**Direction:** Reproduce every line of the listing below, requests included, but omit the pictures. Scale each coordinate in the answers by 1.1 and round it to the nearest whole number, with halves rounded up, while leaving the coordinates in the requests unchanged.

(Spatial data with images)
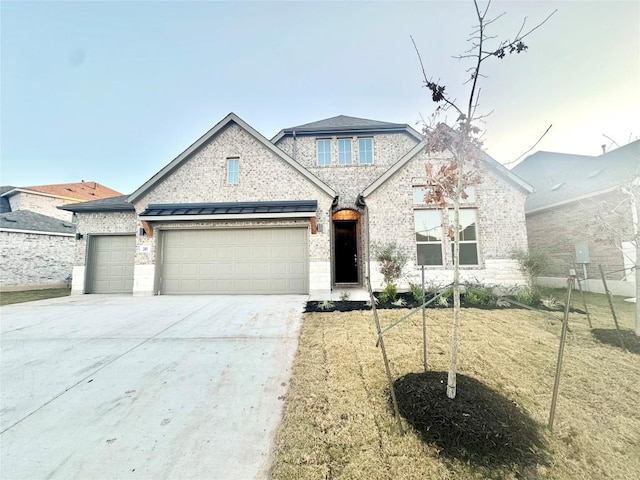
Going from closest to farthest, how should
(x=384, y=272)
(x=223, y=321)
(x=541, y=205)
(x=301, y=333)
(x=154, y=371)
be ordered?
(x=154, y=371)
(x=301, y=333)
(x=223, y=321)
(x=384, y=272)
(x=541, y=205)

**Expected output:**
Going from closest to farthest, how should
(x=384, y=272)
(x=223, y=321)
(x=541, y=205)
(x=301, y=333)
(x=154, y=371)
be ordered?
(x=169, y=408)
(x=331, y=366)
(x=245, y=353)
(x=422, y=299)
(x=595, y=226)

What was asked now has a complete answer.